Preferably, a plurality of reinforcing plates are fixedly connected to the outer wall of the shaft bushing, and the reinforcing plates abut against the inner wall of the outer sleeve.

Further, the side wall of the outer sleeve is provided with an opening, and the suction pipeline penetrates out of the opening and is fixed with the outer sleeve.

Further, the output shaft of the motor is connected with the rotating shaft through an elastic coupling.

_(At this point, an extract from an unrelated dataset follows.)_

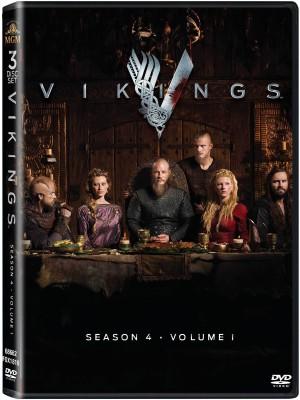 https://rukminim1.flixcart.com/image/400/400/movie/w/w/p/vikings-season-4-volume-one-2016-english-dvd-excel-home-videos-original-imaephepaz6ksgpn.jpeg?q=90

Furthermore, the inner wall of the shaft bushing is provided with a limiting part, the rotating shaft is sleeved with a first gland, the first gland and the shaft bushing are fixed together, the limiting part and the first gland limit the two ends of the bearing bush, and sealing assemblies are preferably arranged between the first gland and the shaft bushing as well as between the first gland and the rotating shaft.

Preferably, still the cover is equipped with the pressure cover in the pivot, the outside air pocket of pressing the cover has a seal bush, and seal bush with the shaft bushing is together fixed, be equipped with first spacing step in the pivot, be equipped with the spacing step of second on the inner wall of shaft bushing, the cover still is equipped with the bearing between shaft bushing and the pivot, wherein:

the inner side ends of the sealing bush and the pressing sleeve face one side of the bearing for limiting, and the first limiting step and the second limiting step limit the other side of the bearing;

the pressure sleeve is limited in the axial direction and cannot slide along the rotating shaft;

preferably, the bearing is a deep groove ball bearing.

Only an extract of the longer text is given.